═══ SUPPLIED DATA
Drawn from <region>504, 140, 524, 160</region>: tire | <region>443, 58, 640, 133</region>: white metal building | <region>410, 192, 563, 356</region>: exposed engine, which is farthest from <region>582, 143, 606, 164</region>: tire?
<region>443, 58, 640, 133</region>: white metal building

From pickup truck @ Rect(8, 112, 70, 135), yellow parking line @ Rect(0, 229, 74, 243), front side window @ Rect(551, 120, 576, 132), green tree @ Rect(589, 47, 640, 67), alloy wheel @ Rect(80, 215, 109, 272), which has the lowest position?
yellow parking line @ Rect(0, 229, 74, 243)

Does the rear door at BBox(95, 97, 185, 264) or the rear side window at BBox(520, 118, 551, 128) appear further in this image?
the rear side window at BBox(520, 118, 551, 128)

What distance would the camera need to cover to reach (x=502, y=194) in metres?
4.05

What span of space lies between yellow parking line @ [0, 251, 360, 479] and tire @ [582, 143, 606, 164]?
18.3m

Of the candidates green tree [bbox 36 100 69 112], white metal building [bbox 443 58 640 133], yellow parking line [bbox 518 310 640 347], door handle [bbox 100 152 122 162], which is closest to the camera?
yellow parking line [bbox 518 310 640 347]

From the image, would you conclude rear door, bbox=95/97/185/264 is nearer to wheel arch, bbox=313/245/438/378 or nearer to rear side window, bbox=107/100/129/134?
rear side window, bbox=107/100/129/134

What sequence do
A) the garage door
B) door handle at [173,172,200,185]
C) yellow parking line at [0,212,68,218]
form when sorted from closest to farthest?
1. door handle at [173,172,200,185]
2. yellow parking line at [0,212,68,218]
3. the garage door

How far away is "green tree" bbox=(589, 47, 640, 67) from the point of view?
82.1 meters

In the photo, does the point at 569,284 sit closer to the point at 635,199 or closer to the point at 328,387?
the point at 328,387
══════
═══ SUPPLIED DATA
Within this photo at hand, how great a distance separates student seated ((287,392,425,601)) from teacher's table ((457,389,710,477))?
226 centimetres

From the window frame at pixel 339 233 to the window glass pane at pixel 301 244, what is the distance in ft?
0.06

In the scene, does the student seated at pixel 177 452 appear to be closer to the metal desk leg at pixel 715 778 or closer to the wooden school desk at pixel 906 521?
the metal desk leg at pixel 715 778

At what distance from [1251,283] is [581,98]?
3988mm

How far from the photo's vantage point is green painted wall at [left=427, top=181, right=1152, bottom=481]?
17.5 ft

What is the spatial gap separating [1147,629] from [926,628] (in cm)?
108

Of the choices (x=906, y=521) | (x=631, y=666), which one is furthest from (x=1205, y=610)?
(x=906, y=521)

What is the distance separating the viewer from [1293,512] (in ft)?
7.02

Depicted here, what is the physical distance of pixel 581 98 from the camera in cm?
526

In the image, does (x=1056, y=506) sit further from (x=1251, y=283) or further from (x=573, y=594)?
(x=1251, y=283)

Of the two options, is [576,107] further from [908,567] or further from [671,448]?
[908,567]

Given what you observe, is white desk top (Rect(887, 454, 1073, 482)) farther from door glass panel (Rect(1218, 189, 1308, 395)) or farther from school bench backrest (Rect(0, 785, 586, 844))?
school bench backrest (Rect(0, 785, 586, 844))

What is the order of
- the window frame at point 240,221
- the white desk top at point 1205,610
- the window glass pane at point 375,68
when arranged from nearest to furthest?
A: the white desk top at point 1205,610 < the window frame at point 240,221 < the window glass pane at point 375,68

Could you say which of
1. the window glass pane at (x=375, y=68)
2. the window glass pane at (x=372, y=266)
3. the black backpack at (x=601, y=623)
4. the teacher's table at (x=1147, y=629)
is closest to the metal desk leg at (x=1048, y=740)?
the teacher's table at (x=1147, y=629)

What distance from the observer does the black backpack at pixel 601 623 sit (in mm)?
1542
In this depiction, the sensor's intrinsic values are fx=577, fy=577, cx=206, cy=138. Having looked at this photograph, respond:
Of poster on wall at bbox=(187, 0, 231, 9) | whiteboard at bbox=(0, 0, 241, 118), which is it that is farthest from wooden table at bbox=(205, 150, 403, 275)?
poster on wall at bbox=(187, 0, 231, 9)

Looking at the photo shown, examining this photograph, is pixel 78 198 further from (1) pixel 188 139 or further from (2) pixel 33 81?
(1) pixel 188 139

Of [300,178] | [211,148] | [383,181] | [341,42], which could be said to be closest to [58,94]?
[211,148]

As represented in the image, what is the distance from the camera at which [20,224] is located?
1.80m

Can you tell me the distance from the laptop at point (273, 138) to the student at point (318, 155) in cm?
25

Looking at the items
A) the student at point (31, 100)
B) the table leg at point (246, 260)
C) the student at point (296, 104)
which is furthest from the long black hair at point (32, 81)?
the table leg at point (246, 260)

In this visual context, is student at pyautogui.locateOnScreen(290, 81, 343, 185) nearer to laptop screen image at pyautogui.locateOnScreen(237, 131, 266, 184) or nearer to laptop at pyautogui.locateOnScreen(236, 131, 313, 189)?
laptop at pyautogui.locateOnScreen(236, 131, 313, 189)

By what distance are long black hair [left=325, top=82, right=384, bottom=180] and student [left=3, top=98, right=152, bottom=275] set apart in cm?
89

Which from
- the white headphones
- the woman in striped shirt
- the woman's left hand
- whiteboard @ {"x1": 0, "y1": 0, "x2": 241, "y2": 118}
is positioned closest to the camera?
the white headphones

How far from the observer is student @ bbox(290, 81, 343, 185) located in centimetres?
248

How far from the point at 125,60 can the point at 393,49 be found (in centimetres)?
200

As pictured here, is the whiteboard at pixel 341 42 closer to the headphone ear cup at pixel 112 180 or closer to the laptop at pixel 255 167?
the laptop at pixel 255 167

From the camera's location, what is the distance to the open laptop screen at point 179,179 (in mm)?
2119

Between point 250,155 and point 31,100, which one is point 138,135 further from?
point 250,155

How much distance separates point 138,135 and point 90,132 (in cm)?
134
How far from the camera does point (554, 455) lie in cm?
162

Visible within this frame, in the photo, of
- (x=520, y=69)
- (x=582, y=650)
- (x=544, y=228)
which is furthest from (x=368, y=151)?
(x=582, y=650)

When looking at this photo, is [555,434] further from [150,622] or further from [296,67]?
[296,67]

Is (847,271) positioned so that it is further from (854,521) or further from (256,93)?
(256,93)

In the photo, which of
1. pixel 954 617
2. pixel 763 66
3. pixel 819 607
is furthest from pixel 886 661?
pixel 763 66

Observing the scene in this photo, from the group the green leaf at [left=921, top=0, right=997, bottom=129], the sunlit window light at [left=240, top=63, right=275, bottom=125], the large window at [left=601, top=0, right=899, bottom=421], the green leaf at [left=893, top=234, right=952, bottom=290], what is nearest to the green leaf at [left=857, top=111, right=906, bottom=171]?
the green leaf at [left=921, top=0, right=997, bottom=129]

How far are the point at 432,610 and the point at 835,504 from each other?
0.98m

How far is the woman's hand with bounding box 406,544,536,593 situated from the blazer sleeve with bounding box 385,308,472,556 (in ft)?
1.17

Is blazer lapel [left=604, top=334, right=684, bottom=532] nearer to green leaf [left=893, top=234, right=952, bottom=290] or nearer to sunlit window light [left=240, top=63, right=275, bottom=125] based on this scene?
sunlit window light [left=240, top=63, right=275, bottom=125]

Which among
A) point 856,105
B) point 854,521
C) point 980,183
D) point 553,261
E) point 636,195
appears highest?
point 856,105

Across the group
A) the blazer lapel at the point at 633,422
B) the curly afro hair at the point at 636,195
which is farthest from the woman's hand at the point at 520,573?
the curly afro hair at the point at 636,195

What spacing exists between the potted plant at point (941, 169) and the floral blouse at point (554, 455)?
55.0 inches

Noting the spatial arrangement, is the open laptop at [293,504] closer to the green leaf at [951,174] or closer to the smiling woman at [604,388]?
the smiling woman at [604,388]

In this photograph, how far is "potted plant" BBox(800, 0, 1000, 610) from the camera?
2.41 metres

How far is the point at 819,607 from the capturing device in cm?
══════
═══ SUPPLIED DATA
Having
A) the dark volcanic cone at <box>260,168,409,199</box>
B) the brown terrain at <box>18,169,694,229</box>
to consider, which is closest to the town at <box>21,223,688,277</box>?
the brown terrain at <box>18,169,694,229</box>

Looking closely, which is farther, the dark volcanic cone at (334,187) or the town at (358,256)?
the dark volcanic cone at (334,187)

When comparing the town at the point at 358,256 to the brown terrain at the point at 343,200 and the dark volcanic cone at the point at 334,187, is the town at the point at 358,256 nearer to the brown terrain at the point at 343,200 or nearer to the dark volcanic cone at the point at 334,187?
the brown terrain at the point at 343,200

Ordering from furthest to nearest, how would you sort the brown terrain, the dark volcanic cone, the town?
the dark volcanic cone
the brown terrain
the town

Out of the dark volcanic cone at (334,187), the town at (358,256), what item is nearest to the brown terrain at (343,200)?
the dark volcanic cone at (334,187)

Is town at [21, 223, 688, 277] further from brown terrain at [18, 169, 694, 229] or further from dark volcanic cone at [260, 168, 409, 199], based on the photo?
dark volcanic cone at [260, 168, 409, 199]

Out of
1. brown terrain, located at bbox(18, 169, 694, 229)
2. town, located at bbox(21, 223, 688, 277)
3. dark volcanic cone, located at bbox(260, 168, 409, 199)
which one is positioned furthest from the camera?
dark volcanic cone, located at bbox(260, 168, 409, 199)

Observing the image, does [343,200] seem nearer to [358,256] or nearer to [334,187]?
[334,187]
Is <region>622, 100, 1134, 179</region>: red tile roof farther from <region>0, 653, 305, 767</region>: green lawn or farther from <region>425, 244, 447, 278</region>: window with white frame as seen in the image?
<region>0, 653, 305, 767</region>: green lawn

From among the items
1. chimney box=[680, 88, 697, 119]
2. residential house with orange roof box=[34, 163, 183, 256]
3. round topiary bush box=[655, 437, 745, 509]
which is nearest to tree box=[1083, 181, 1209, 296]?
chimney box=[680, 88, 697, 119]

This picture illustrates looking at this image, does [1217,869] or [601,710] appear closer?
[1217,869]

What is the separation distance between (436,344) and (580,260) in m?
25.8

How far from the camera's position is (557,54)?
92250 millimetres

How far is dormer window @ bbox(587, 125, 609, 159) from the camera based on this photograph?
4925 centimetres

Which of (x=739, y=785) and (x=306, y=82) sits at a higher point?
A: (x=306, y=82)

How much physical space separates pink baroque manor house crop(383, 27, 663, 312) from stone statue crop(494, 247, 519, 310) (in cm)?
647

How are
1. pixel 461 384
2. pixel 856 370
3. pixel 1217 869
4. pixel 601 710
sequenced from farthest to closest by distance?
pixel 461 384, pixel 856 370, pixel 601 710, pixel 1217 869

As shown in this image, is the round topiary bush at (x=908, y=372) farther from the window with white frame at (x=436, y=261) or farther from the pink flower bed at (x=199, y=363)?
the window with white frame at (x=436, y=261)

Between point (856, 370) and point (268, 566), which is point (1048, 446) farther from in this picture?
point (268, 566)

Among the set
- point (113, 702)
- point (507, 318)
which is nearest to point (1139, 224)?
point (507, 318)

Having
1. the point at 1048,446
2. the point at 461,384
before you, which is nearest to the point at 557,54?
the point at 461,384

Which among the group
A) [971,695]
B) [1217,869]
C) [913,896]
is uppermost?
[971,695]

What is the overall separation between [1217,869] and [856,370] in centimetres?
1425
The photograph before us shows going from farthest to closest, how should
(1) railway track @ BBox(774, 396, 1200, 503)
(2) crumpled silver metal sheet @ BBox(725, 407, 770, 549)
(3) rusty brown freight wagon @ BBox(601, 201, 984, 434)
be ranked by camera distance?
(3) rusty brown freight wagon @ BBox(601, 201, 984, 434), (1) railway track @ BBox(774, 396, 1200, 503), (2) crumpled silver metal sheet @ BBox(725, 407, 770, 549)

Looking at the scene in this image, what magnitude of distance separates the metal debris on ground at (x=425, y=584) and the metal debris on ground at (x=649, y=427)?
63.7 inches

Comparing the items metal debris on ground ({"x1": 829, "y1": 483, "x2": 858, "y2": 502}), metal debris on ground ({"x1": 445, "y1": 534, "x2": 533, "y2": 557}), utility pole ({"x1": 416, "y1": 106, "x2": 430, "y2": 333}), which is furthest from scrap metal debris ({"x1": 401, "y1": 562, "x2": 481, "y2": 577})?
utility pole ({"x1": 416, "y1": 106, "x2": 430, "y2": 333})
══════
### GIVEN PROBLEM
Switch "nearest" to "closest" in the lines between the one holding "Among the set" and the one holding "63.7 inches", inclusive, and give those lines back with nothing else altered.

### TASK ANSWER
Among the set
- point (113, 702)
- point (507, 318)
which is closest to point (1139, 224)?
point (507, 318)

Having
1. the point at 1048,446
2. the point at 461,384
before you, which is closest to the point at 557,54?
the point at 461,384

Which among the group
A) [971,695]
B) [1217,869]
C) [913,896]
is uppermost?
[971,695]

What is the overall separation between [1217,869] and [856,370] in centimetres?
1425
The photograph before us shows going from farthest to closest, how should
(1) railway track @ BBox(774, 396, 1200, 503)
(2) crumpled silver metal sheet @ BBox(725, 407, 770, 549)
(3) rusty brown freight wagon @ BBox(601, 201, 984, 434)
be ranked by camera distance?
(3) rusty brown freight wagon @ BBox(601, 201, 984, 434), (1) railway track @ BBox(774, 396, 1200, 503), (2) crumpled silver metal sheet @ BBox(725, 407, 770, 549)

Looking at the scene in this image, what magnitude of distance separates the metal debris on ground at (x=425, y=584) and the metal debris on ground at (x=649, y=427)?
63.7 inches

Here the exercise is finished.